◆ Extracted material
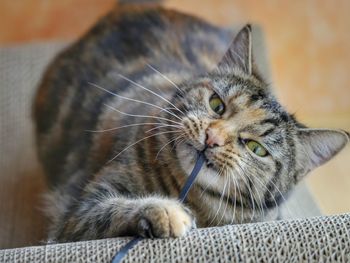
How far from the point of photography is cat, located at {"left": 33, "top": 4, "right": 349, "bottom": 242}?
45.5 inches

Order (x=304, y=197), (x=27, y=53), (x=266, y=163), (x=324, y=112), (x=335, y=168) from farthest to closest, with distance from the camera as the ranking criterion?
(x=324, y=112) → (x=335, y=168) → (x=27, y=53) → (x=304, y=197) → (x=266, y=163)

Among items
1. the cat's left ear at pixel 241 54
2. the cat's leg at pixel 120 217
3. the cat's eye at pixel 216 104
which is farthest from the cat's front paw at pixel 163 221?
the cat's left ear at pixel 241 54

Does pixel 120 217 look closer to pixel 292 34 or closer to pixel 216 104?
pixel 216 104

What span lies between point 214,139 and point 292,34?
145 centimetres

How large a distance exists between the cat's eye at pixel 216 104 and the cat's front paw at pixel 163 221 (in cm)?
28

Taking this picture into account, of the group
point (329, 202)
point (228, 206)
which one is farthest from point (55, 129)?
point (329, 202)

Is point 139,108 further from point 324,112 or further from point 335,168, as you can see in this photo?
point 324,112

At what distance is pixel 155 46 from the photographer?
1.75 metres

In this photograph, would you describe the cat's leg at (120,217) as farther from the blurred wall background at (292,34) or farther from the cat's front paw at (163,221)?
the blurred wall background at (292,34)

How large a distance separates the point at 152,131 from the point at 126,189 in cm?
16

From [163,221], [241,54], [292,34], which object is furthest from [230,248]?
[292,34]

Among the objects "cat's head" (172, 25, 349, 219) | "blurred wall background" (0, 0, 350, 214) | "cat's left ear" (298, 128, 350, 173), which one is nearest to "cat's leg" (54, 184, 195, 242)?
"cat's head" (172, 25, 349, 219)

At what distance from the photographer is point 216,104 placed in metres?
1.26

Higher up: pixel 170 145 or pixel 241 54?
pixel 241 54
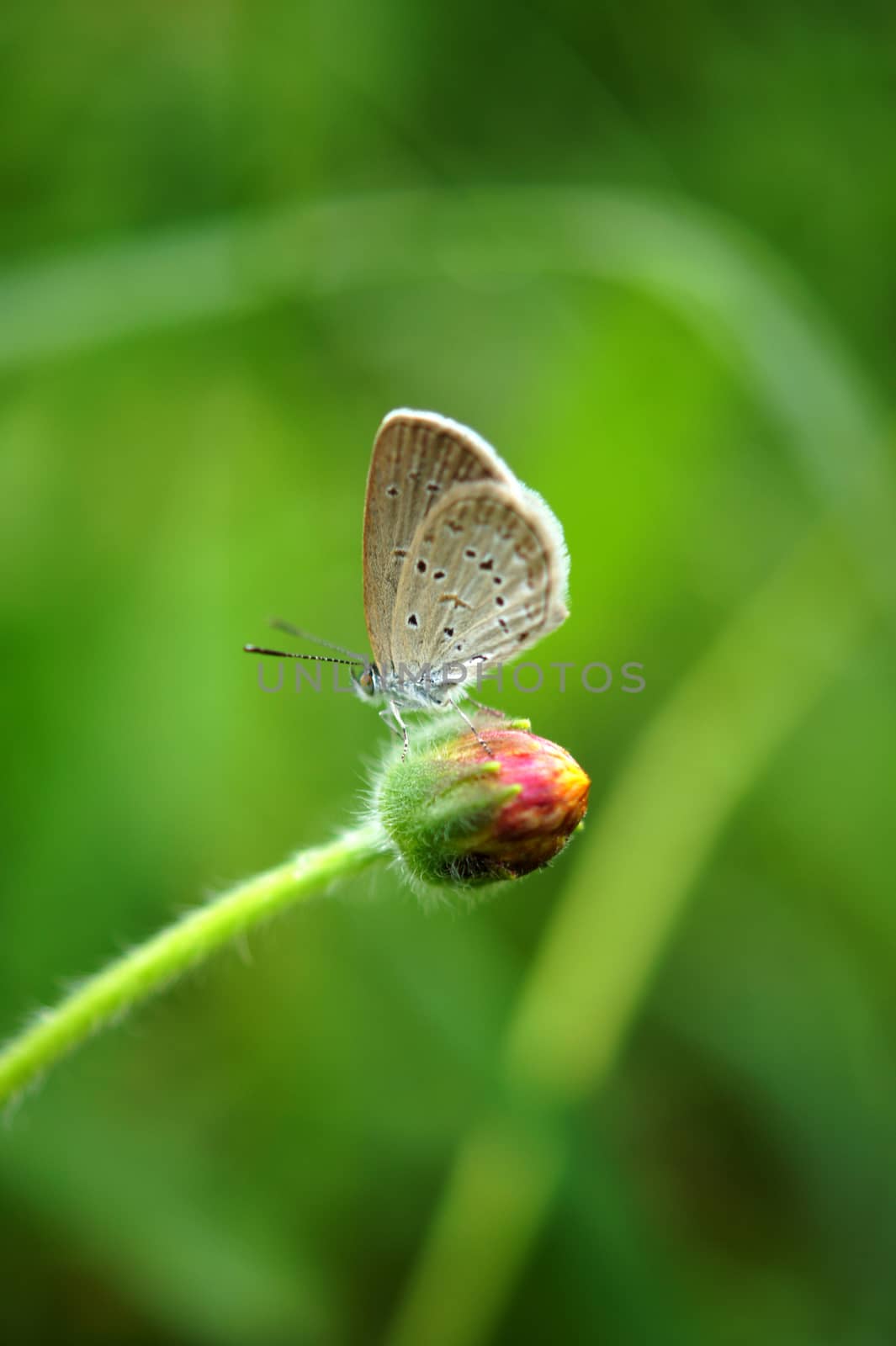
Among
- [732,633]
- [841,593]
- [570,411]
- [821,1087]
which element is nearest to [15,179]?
[570,411]

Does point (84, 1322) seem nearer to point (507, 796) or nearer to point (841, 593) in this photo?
point (507, 796)

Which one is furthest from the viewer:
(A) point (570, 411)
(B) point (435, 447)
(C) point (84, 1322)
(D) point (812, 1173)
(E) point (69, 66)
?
(E) point (69, 66)

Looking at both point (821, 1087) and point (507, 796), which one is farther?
point (821, 1087)

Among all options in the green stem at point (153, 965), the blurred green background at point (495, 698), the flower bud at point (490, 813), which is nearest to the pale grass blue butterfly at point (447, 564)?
the flower bud at point (490, 813)

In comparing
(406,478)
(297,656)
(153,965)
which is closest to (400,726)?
(297,656)

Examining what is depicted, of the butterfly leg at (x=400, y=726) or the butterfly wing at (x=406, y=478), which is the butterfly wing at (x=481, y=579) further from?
the butterfly leg at (x=400, y=726)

◆ Required task
Write out every line above word for word, leaving out the pictures.

◆ Output of the exercise
How far from the point of photography is cat, located at {"left": 33, "top": 4, "right": 349, "bottom": 242}?
45.5 inches

Order (x=304, y=197), (x=27, y=53), (x=266, y=163), (x=324, y=112), (x=335, y=168) from farthest to closest, with distance from the camera as the ranking criterion?
(x=324, y=112) → (x=335, y=168) → (x=27, y=53) → (x=304, y=197) → (x=266, y=163)

Among items
1. the cat's left ear at pixel 241 54
2. the cat's leg at pixel 120 217
3. the cat's eye at pixel 216 104
which is farthest from the cat's front paw at pixel 163 221?
the cat's left ear at pixel 241 54

Does pixel 120 217 look closer to pixel 292 34 or closer to pixel 216 104?
pixel 216 104

What span lies between point 214,139 and point 292,34?
145 centimetres

How large a distance exists between the cat's eye at pixel 216 104 and the cat's front paw at pixel 163 221 (in cm)?
28

Taking this picture into account, of the group
point (329, 202)
point (228, 206)
which one is farthest from point (55, 129)?
point (329, 202)

Is point 139,108 further from point 324,112 or further from point 335,168, as you can see in this photo?
point 324,112

At what distance is pixel 155 46 from the photographer?
1.75 metres

In this photograph, would you describe the cat's leg at (120,217) as farther from the blurred wall background at (292,34) or farther from the cat's front paw at (163,221)?
the blurred wall background at (292,34)

How large a distance separates the point at 152,131 from the point at 126,189 in cm?
16

From [163,221], [241,54], [292,34], which object is furthest from [230,248]?
[292,34]

Among the objects "cat's head" (172, 25, 349, 219) | "blurred wall background" (0, 0, 350, 214) | "cat's left ear" (298, 128, 350, 173), which one is nearest to "cat's leg" (54, 184, 195, 242)?
"cat's head" (172, 25, 349, 219)

At what distance from the photographer is point 216,104 placed in metres?
1.26

Higher up: pixel 170 145 or pixel 241 54?
pixel 241 54
Among
- [732,633]
- [841,593]
- [570,411]
- [821,1087]
which element is nearest to [15,179]?
[570,411]

Does point (84, 1322) seem nearer to point (507, 796) or nearer to point (841, 593) in this photo?
point (507, 796)

Which one is furthest from the viewer:
(A) point (570, 411)
(B) point (435, 447)
(C) point (84, 1322)
(D) point (812, 1173)
(E) point (69, 66)
?
(E) point (69, 66)

Looking at both point (821, 1087) and point (507, 796), which one is farther?
point (821, 1087)

Among all options in the green stem at point (153, 965), the blurred green background at point (495, 698), the flower bud at point (490, 813), which is nearest to the pale grass blue butterfly at point (447, 564)?
the flower bud at point (490, 813)

In comparing
(406,478)
(297,656)
(153,965)
which is closest to (400,726)?
(297,656)

Examining what is depicted, of the butterfly leg at (x=400, y=726) or the butterfly wing at (x=406, y=478), which is the butterfly wing at (x=481, y=579) further from?
the butterfly leg at (x=400, y=726)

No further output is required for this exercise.